Which tool to choose

It works with any AI assistant: the "personality" isn't a special feature, it's an instruction you give in words. If the AI you use lets you save custom assistants or fixed instructions (sometimes called projects, gems, custom GPTs), it's worth creating one for each recurring role: that way you don't rewrite the character every time. For occasional roles, just declare them at the start of the chat.

How to do it

A well-defined personality isn't a cute mask: it really changes what the AI notices and what it ignores. A "cautious lawyer" sees the risks that an "enthusiastic salesperson" skips.

  1. Decide the profession and a character trait: not "expert", but "fussy reviewer who hates vague sentences".
  2. Open the chat declaring the role in the first line, before giving the task.
  3. Add what it should look at first: the editor looks at clarity, the accountant looks at the numbers that don't add up.
  4. Keep the roles in separate chats: one for the copywriter, one for the reviewer. If you mix them, the responses become lukewarm and average.
  5. When you need a role often, save it as a custom assistant or paste it from a note.

The operational syntax:

You are a fussy editorial reviewer, irritated by vague sentences and promises without proof. When I give you a text, you don't praise it: you list the weak points frankly and propose a leaner version. Always start from the weakest sentence. Confirm you've understood the role, then I'll paste you the text.

After giving the role, ask a test question: if the AI answers in the right character, the role has taken hold. If it answers lukewarm and generic, reinforce the trait and repeat.

A concrete example

Sara runs a small e-commerce on her own and uses the AI for three very different things.
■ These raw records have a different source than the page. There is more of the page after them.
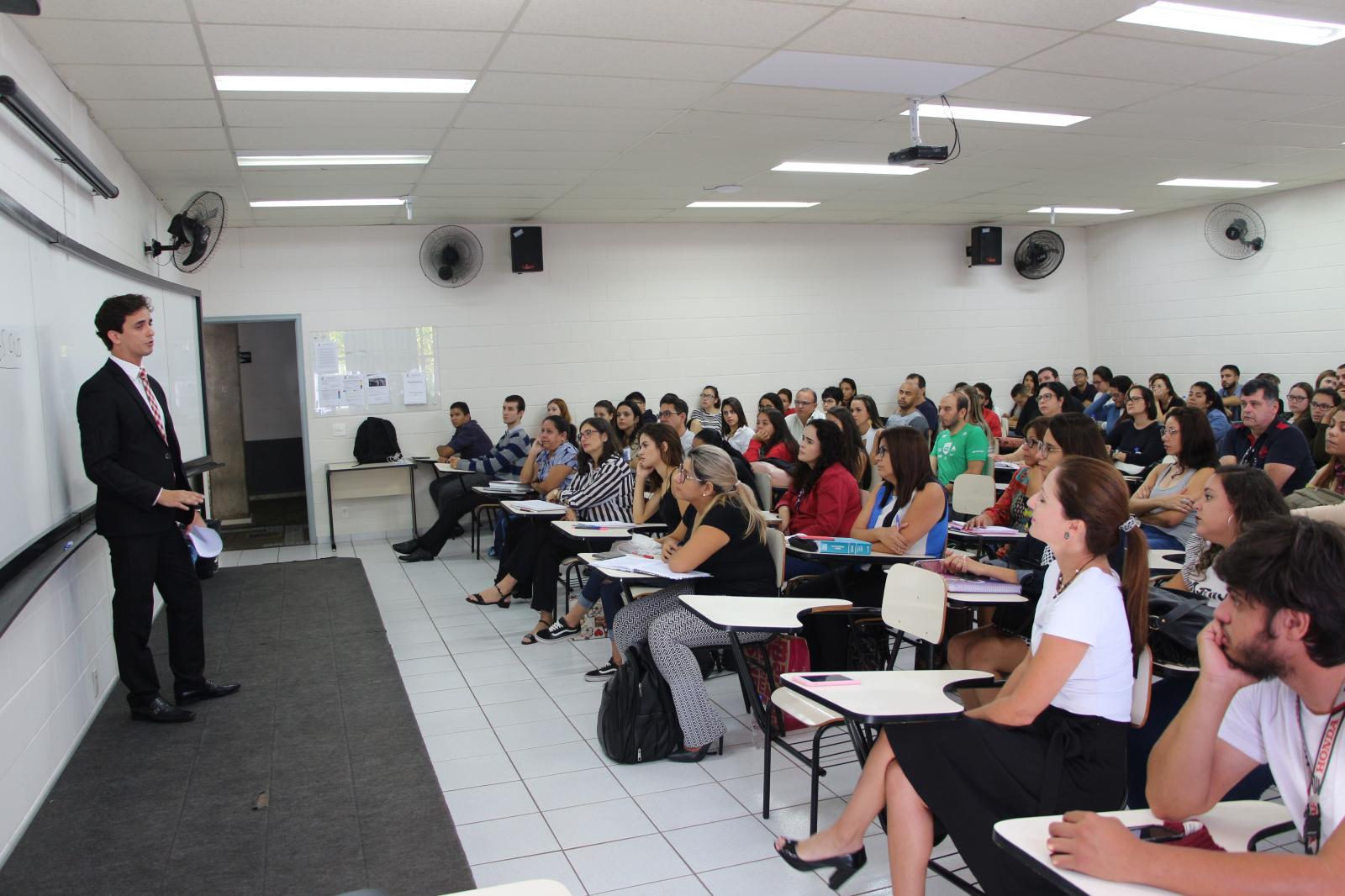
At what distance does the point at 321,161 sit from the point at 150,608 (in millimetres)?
3433

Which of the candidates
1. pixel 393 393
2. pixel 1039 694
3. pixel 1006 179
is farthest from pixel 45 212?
pixel 1006 179

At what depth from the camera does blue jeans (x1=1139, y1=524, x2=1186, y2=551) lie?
4379 millimetres

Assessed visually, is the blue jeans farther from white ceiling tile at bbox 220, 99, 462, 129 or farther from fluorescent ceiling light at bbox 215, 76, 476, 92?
white ceiling tile at bbox 220, 99, 462, 129

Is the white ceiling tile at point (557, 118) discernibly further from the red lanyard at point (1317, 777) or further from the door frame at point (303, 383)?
the red lanyard at point (1317, 777)

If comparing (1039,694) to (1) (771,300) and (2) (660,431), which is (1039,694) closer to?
(2) (660,431)

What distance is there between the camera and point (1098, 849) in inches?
57.9

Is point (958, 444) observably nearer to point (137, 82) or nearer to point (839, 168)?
point (839, 168)

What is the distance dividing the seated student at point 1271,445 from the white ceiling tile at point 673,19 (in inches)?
117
She keeps three fixed chats: a "persuasive copywriter" for the product descriptions, a "patient customer assistant" for replying to difficult messages, a "distrustful analyst" for checking the shipping accounts. When she has to write a description she opens the first, and the AI is already in the right character. She doesn't explain who it should be every time: the role lives in the chat. Three personalities, one subscription.
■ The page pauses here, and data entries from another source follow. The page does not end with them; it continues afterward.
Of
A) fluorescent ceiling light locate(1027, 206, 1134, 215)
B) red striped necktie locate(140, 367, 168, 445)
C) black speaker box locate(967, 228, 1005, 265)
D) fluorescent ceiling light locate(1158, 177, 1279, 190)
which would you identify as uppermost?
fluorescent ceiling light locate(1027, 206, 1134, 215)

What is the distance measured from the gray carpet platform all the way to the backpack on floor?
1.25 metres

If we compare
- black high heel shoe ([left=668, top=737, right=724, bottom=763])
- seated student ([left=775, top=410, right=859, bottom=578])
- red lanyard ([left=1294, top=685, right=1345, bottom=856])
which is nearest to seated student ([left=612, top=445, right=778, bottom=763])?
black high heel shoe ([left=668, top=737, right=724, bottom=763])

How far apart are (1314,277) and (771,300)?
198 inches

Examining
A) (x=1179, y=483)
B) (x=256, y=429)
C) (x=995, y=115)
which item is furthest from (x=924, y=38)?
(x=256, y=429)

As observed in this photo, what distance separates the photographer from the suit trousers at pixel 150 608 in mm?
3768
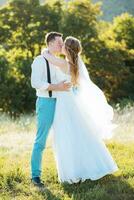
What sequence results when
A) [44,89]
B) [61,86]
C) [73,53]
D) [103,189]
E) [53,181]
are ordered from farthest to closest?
1. [53,181]
2. [73,53]
3. [61,86]
4. [44,89]
5. [103,189]

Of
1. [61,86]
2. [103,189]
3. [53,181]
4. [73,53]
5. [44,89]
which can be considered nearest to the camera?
[103,189]

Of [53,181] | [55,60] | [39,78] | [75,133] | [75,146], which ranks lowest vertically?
[53,181]

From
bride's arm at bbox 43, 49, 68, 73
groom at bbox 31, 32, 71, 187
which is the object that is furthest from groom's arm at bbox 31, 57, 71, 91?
bride's arm at bbox 43, 49, 68, 73

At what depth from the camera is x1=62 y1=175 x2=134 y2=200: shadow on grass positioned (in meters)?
7.35

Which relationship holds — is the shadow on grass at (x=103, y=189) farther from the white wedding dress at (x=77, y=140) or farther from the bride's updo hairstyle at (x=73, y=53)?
the bride's updo hairstyle at (x=73, y=53)

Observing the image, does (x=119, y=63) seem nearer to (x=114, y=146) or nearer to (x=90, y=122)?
(x=114, y=146)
When it does NOT work (and how to fix it)

If the AI forgets the role after a few messages

In long conversations the personality given at the start fades. Repeat it in short form when you notice: "remember, you're the fussy reviewer". Better still, save the role as a custom assistant: there the instruction stays fixed and doesn't get forgotten between one message and another.

If all the personalities sound the same

You gave roles that are too generic. "Marketing expert" and "finance expert" answer almost identically because the character is missing. Add the human trait: "cautious to a fault", "who cuts all the superfluous", "who always thinks of the angry customer". Character is what really differentiates the voices.

If you can't find where to save a custom assistant

The names change (projects, gems, custom GPTs) and the buttons move. If you can't find it, the solution that works everywhere is a note on your phone with your roles: you copy and paste the character at the top of every new chat. Less elegant, always available.

A tip from someone who actually uses it

Write your recurring roles once and tend them like colleagues. The reviewer that works well today you refine over time: add "never accept a useless adverb", remove what makes it too aggressive. After a month you have a small team of personalities calibrated to your work, and the value isn't novelty, it's that they're already broken in.

Frequently asked questions

Is it the same thing as the "custom instructions" you set once?

Partly. Custom instructions apply to all chats and describe you (who you are, how you want the responses). Per-task roles are more targeted: you change personality depending on the work. The two combine: general instructions about you, specific role for the single chat.

Can I give multiple roles in the same conversation?

You can, but they make the responses confused and average: the AI tries to satisfy all the characters at once. Better one chat per role. If you need the comparison between two points of view, ask for it explicitly: "answer first as an optimist, then as a skeptic".

Does giving the AI a personality make it smarter?

No, and believing it leads to disappointments. The role doesn't add knowledge: it orients the knowledge it already has. A "Nobel laureate in physics" doesn't know more physics than the base model, but answers with the cut and priorities of that profession. The personality is a filter on attention, not an increase in capability.